» Passage choisi:
====================

Article publié dans Concours pluripro, avril 2024
 

Au chapitre des constats, quel est celui qui vous a le plus frappée ?

Annick Jacquemet, sénatrice
Annick Jacquemet,
sénatrice © A.J.

La première chose, c'est le manque de données. Les femmes n'émergent pas du tout dans les statistiques qui sont produites. Par exemple, l'Assurance maladie dispose de données genrées mais elle ne s'en sert pas. Et, même au niveau des entreprises, il y a une grande crainte que se servir de ce type de données soit considéré comme de la discrimination. Pourtant, la loi demande qu'on différencie les femmes et les hommes dans les données sur la santé au travail mais, pour l'instant, ce n'est pas fait. Cela entraîne des conséquences : il faut déjà avoir une analyse fine de la situation pour pouvoir prendre des mesures et construire une politique de prévention. On s'est aussi rendu compte qu'il y a une sous-reconnaissance des maladies professionnelles et une sous-déclaration de ces dernières parce que les salariées mais aussi les médecins ne les connaissent pas bien.

Y a-t-il un domaine de la santé des femmes au travail où leur situation n'est pas pire que pour les hommes ?

C'est peut-être le sentiment qu'on a eu mais je n'aime pas mettre tout le monde dans le même panier. On a auditionné des chefs d'entreprise, la CPME, toutes les organisations patronales et syndicales et on a vu qu'il y a des patrons qui sont à l'écoute, même si au niveau réglementaire ou législatif, tout n'est pas prévu. Dans beaucoup d'accords de branche, il y a quand même une certaine prise en compte de ces questions. Et certaines entreprises prennent en compte les pathologies féminines.

Le rapport souligne à quel point on prend peu soin des femmes qui prennent soin des autres. Comment pourrait-on y remédier ?

Nous avons rencontré la personne qui développe des maisons des soignants dans les hôpitaux, un endroit où les soignantes peuvent se retrouver, se poser, échanger, partager leurs difficultés et où elles sont comprises. Elle nous a dit que cela fait un bien fou à ces femmes mais aussi améliore l'ambiance générale de travail. Nous recommandons le développement de ces maisons : il faut que les acteurs locaux s'en saisissent.

Parmi vos 23 recommandations, quelles sont les plus urgentes selon vous ?

Toutes ! La première peut-être, c'est de développer les statistiques, les données, les croisées sur la sinistralité du travail et avoir une approche genrée de la santé au travail pour, ensuite, avoir des politiques de prévention spécifiques, dédiées aux femmes. Et puis il faut les décliner, dans le prochain Plan santé travail mais aussi les plans régionaux de santé au travail qui n'ont, à part en Bretagne notamment, pas de volet sur la santé des femmes. Il faut également que le document unique d'évaluation des risques professionnels (DUERP), dans les entreprises, en tienne compte.

Comment votre rapport a-t-il été reçu par le gouvernement ?

Nous l'avons transmis aux ministères du Travail et de la Santé [du dernier gouvernement d'Élisabeth Borne, NDLR]. La ministre chargée de l'Égalité entre les hommes et les femmes [Isabelle Lonvis-Rome] était très intéressée et a dit qu'elle allait s'en saisir. À présent, nous devons recommencer à sensibiliser les ministres du nouveau gouvernement.

Comptez-vous rédiger une proposition de loi sur ce sujet ?

Nous attendons de voir comment le gouvernement va réagir. Mais tout ne se résout pas par la loi. Beaucoup de nos recommandations relèvent du domaine réglementaire comme l'ajout de l'endométriose à la liste des affections de longue durée, les incitations à négocier des accords de branche, la formation des professionnels de santé ou le prochain Plan santé travail.

====================

» Données disponibles:
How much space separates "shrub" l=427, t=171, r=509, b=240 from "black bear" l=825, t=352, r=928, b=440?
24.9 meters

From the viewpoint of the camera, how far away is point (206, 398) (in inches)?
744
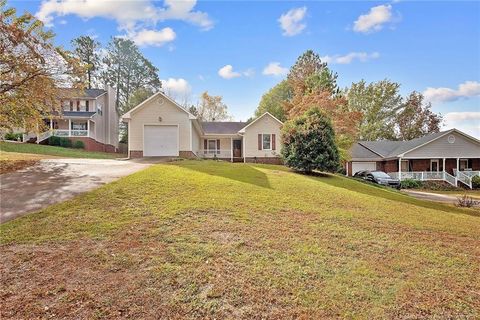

====================

» Détails de la tâche: Dans l'entretien sur la santé des femmes au travail, relevez toutes les recommandations que la sénatrice cite comme relevant du domaine réglementaire.

» Exercice terminé:
- L'ajout de l'endométriose à la liste des affections de longue durée
- Les incitations à négocier des accords de branche
- La formation des professionnels de santé
- Le prochain Plan santé travail